15. Not comparing private lenders

A number of private lenders issue student loans, so you don’t need to rush to accept the first one you're offered. Compare the rates, fees and payment schedules before you sign on the dotted line to ensure that you snag the best deal available.

16. Forgetting to complete the CSS Profile

If you're going to a pricey private school, you may have to fill out a CSS Profile in addition to the FAFSA. This is a financial aid application used by a handful of select colleges and universities to determine whether you apply for institutional funding. Forget about it and you could be seriously shortchanging your aid package.

17. Neglecting your credit score

Federal loans don't take your credit score into account, but that's not the case with private lenders. If your score is low because you got into some trouble with credit cards or you just haven't had time to build up a significant credit history (which is totally understandable when you’re young), you won't be able to qualify for a private loan without a co-signer on board. This is common.

18. Choosing the wrong co-signer

Asking someone to be a co-signer on a private student loan isn't something either party should take lightly. You're effectively sharing the responsibility of repaying the debt. Choosing someone with a solid credit history and a steady income can work in your favor in terms of the interest rate you’ll get. You should also take that person’s age and health into account, since some lenders may require that you pay the loan in full if your co-signer passes away.

19. Not understanding repayment terms

With most federal student loans, you have a six-month grace period between the time you graduate and the time you actually have to start making payments on what you owe. With private loans, that's not always the case. In fact, some private lenders may require that you start paying while you're still in school. This is something you need to be aware of before you borrow.

After You're Approved

Money Hand Holding Bankroll Girls February 08, 20117
Money Hand Holding Bankroll Girls February 08, 20117 © Steven Depolo (CC BY 2.0) via Flickr

20. Skimming over the fine print

Once your financial aid application gets the green light, your lender should send you information outlining the loan's terms. It will include a breakdown of the interest rate, your repayment options, an amortization schedule and an outline of penalties that apply if you default. Read everything carefully to make sure you understand exactly what you're agreeing to.

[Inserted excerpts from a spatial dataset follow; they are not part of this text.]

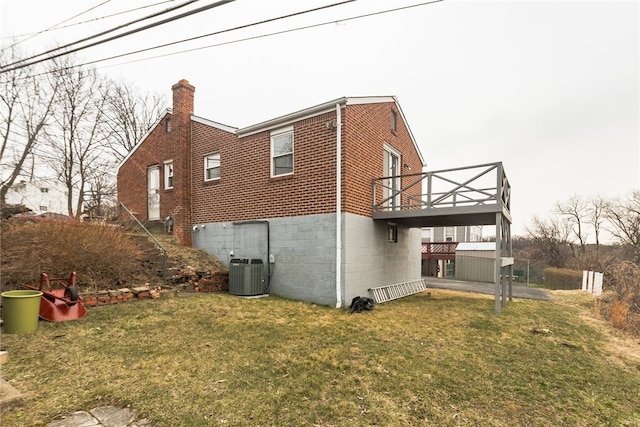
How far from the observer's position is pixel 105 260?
25.1 feet

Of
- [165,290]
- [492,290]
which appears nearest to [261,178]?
[165,290]

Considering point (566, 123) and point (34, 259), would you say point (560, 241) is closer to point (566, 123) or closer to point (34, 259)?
point (566, 123)

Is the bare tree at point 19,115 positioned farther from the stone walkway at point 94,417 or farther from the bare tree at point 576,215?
the bare tree at point 576,215

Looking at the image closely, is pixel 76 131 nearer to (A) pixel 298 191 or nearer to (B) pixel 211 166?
(B) pixel 211 166

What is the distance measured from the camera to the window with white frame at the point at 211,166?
1171 cm

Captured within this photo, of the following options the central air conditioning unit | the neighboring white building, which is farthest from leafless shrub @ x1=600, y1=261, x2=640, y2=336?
the neighboring white building

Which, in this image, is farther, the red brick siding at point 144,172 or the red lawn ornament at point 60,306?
the red brick siding at point 144,172

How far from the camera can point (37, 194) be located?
2109 cm

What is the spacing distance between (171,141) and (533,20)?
12.7 metres

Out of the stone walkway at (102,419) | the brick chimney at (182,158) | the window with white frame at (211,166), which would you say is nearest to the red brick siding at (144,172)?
the brick chimney at (182,158)

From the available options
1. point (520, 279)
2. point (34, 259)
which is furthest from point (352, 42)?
point (520, 279)

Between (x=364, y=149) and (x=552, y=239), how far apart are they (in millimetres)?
35643

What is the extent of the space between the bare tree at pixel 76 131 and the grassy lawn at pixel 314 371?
15.4m

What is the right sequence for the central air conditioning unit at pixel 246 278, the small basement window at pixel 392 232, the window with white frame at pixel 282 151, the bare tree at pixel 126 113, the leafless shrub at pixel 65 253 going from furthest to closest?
the bare tree at pixel 126 113 < the small basement window at pixel 392 232 < the window with white frame at pixel 282 151 < the central air conditioning unit at pixel 246 278 < the leafless shrub at pixel 65 253
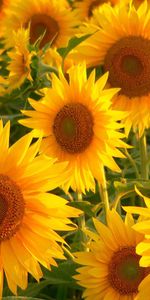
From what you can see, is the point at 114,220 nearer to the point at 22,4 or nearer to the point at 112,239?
the point at 112,239

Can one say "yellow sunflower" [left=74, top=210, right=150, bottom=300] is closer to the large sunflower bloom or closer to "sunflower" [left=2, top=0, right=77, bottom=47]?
the large sunflower bloom

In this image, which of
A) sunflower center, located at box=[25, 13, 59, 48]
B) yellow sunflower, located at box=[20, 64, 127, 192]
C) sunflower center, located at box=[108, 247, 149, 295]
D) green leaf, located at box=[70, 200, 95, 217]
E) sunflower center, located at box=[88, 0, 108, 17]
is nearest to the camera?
sunflower center, located at box=[108, 247, 149, 295]

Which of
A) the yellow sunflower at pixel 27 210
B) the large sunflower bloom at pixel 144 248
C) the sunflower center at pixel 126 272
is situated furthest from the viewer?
the sunflower center at pixel 126 272

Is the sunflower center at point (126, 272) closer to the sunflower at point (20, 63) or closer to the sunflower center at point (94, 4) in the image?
the sunflower at point (20, 63)

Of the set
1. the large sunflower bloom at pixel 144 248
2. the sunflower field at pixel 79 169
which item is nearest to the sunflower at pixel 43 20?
the sunflower field at pixel 79 169

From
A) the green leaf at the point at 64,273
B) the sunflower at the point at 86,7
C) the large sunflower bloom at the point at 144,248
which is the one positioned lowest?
the green leaf at the point at 64,273

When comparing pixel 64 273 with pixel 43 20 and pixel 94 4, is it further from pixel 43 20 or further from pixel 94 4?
pixel 94 4

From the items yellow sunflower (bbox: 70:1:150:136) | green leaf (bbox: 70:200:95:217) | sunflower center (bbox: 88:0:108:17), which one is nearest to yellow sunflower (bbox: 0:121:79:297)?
green leaf (bbox: 70:200:95:217)
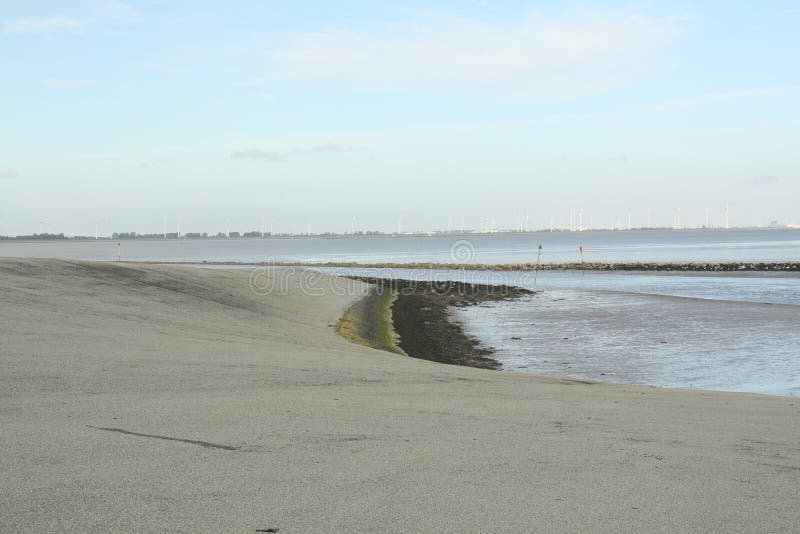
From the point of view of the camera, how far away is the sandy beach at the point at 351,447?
5.18 meters

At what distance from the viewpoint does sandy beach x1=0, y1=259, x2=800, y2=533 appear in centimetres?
518

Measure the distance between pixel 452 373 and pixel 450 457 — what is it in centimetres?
771

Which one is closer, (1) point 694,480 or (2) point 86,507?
(2) point 86,507

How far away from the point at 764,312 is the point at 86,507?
33911 mm

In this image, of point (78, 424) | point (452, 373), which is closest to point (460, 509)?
point (78, 424)

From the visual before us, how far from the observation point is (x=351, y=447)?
276 inches

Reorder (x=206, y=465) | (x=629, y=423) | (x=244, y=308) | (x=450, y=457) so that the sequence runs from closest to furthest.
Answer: (x=206, y=465)
(x=450, y=457)
(x=629, y=423)
(x=244, y=308)

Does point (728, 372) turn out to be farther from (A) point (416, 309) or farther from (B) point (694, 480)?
(A) point (416, 309)

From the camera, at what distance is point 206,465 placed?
20.2ft

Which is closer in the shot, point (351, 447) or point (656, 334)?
point (351, 447)

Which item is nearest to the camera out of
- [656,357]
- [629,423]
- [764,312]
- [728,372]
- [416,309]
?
[629,423]

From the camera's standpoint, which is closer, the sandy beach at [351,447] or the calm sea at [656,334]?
the sandy beach at [351,447]

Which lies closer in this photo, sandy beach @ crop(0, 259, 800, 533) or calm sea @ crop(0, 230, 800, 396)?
sandy beach @ crop(0, 259, 800, 533)

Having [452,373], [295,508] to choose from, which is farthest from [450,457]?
[452,373]
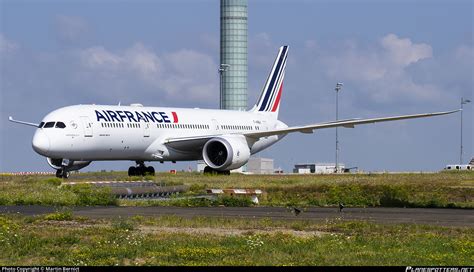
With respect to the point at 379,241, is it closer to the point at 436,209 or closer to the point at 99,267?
the point at 99,267

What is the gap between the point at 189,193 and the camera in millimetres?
39375

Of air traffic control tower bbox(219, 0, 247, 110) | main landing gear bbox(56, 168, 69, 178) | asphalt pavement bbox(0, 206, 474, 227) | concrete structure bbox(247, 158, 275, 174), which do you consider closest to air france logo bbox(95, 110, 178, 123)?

21. Accepting the full aid package

Borrowing more than you actually need to is one of the worst financial aid mistakes you can make. Your lender charges you interest on every penny, regardless of whether you're using it to pay for your tuition or cover your everyday expenses. Unless you're comfortable taking on unnecessary debt (and you may not realize your comfort level until years from now), it's wiser to take only what's required to meet your education costs.

22. Choosing the wrong repayment plan

How you choose to pay back student loans plays a big part in determining the actual price of borrowing. Going with a standard 10-year plan means your monthly payments will be higher, but you'll shell out less in interest. Opting for a graduated or income-based repayment plan makes your monthly payments more affordable if you don’t earn a lot when you graduate, but the interest cost is higher. Similar options are available with private loans, and some lenders may even let you just pay the interest for the first few years. Reading up on the different repayment choices can help you decide which one is the right pick.

23. Forgetting to reapply for aid

Financial aid isn't something you can apply for once and forget about. If you take out federal loans, you'll need to complete a new FAFSA every year to maintain your eligibility. Students who borrow through private lenders also have to reapply annually. The other big problem you can run into is assuming your aid package will be the same from year to year. You could be in for a shock if the size of your award is drastically reduced because of changes in your financial situation.